Про школу

Nov 05, 2012 21:58

Может быть , когда увижу его, то в первый момент сразу сравню его натуральное изображение с фотографией, выложенной в социальных сетях.
Вспомню некоторые особенности черт лица, заинтересовавшие меня при первом просмотре этой фотографии и сподвигло на воспоминания школьной поры, когда я впервые увидел его.
Поэтому сейчас в моей голове размещается вероятность нашей встречи на сходке однокласников двадцать лет спустя и я могу увидеть именно те моменты, которые заставят пристальней вглядеться в его лицо в частности, по-деталям, а потом посмотреть на общий его вид и еще раз в частности. Заглянуть в глаза, попробовать там отыскать всю его жизнь и разгадать загадку его существования.
Была надежда на новые, вновь выложенные фотографии, в которых, как тогда казалось, может открыться некоторая часть правды и прожитой человеком сущности. Увидеть его путь, представить всевозможные действия и поступки. При отсутствии данного, можно использовать интерьеры заднего фона фотографической картинки и включить тумблер логической фантазии.
Интересно было представить ключевые моменты пройденной жизни исследуемого. Те, которые стандартны для млекопитающего моего возраста, вне зависимости от географическо местоположения, среды развития и сопровождающего окружения.
Организм подчиняется природе. Желания, позывы, размышления и инстинктивные порывы всегда имеют одно направление в сторону увядания плоти, разжижения серого вещества и апатии ко всему, находящемся рядом. Пути к этому у каждого индивидуальны и имеют различную длину, но общее направление остается неизменным и не зависит ни от чьего желания.

§ **Материал**:
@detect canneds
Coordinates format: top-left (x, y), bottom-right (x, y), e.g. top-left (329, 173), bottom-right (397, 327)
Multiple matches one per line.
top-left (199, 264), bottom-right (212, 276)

§ **Задание**:
Определите, согласуются ли утверждения (a), (b) и (c) с текстом «Про школу». На каждое ответьте «да» или «нет» и приведите решающие слова текста дословной цитатой.
(a) В тексте выражена надежда на новые фотографии.
(b) Встреча одноклассников представляется через десять лет.
(c) Пути к увяданию у всех одинаковы.

§ **Ответ на задание**:
(a) Да: «Была надежда на новые, вновь выложенные фотографии».
(b) Нет: «на сходке однокласников двадцать лет спустя».
(c) Нет: «Пути к этому у каждого индивидуальны и имеют различную длину».